The Colorado Supreme Court has upheld a trial court ruling overturning the first-degree murder conviction of David Bueno (pictured) after Arapahoe County prosecutors who sought the death penalty against him in a prison killing hid evidence that pointed to another suspect. The January 22 ruling comes in the wake of a trial court ruling that prosecutors in the state’s 18th Judicial District, which includes Arapahoe County, also suppressed more than twenty pieces of evidence that should have been disclosed to the defense in the capital trials of death-row prisoners Sir Mario Owens and Robert Ray.

Bueno’s lawyer, David Lane, called the pattern of prosecutorial conduct in the 18th Judicial District, “Mississippi in the mountains.” “Ethically, prosecutors are required to seek justice, not convictions,” he said. “But they apparently lose sight of that on a regular basis, especially on death-penalty cases in the 18th Judicial District.”

Bueno and a second Latino prisoner, Alex Perez, were charged with stabbing a white prisoner, Jeffrey Heird, to death in 2004.

The day before the murder, another white prisoner, Michael Snyder, told his wife in a phone call recorded by the prison that he had been ordered to stab a prisoner. The evening after the murder, a prison nurse found a note containing threats by a white supremacist prison group to kill “men of the white race who refuse to accept their proud race.” The nurse immediately prepared an incident report that included a copy of the letter. One day later, another white inmate died under suspicious circumstances and a prison lieutenant who was investigating the death prepared a second report suggesting the deaths might be connected.

The court wrote that undisputed evidence established that “the prosecution possessed both of these reports within days of Heird’s murder but did not provide copies of them to Bueno until five years later,” after he had been convicted. Despite specific requests by the defense to be provided all incident reports, and in violation of its constitutional obligation to disclose all potentially exculpatory evidence, the court found prosecutors had made “a conscious decision … to keep the information from the Defendant.” The court agreed with the trial judge that these violations were prejudicial because “[t]he identity of Heird’s killer was the core issue at trial, with Bueno arguing that white supremacists had committed the murder,” and the jury had taken four days to deliberate, including asking the court how to overcome a deadlock. The jury then imposed a life sentence, rejecting the death penalty in the case.

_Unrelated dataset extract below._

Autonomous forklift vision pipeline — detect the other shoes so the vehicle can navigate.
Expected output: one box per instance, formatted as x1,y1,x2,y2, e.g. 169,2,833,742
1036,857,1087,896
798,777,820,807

In a 2010 interview with Westword after the trial court had overturned Bueno’s conviction, Lane called it “truly stunning that the prosecutors in this case hid evidence that was so favorable to the defense” and said “it is particularly shocking in light of the fact that this was a death penalty case.”

A 2015 study showed significant racial and geographic disparities in the prosecution of death-penalty cases in Colorado, with non-white defendants and defendants in the 18th Judicial District statistically more likely to be capitally prosecuted. All three prisoners on Colorado’s death row are from the 18th Judicial District. 18th District DA George Brauchler, who opposed the grant of a new trial in the case, is currently seeking election as Colorado’s Attorney General.

In a similar case from Texas, prisoner Robert Pruett was executed on October 12, 2017 for the murder of prison guard, Daniel Nagle. No physical evidence tied Pruett to the murder and, according to Pruett’s clemency petition, Officer Nagle had been working as a whistleblower to identify corrupt correctional officers who had been helping prison gangs launder drug money. Nagle’s name was discovered on a note from an inmate saying that a prison gang wanted him dead. DNA on the murder weapon did not match either Pruett or Nagle, and Pruett had argued that DNA belonged to the actual killer.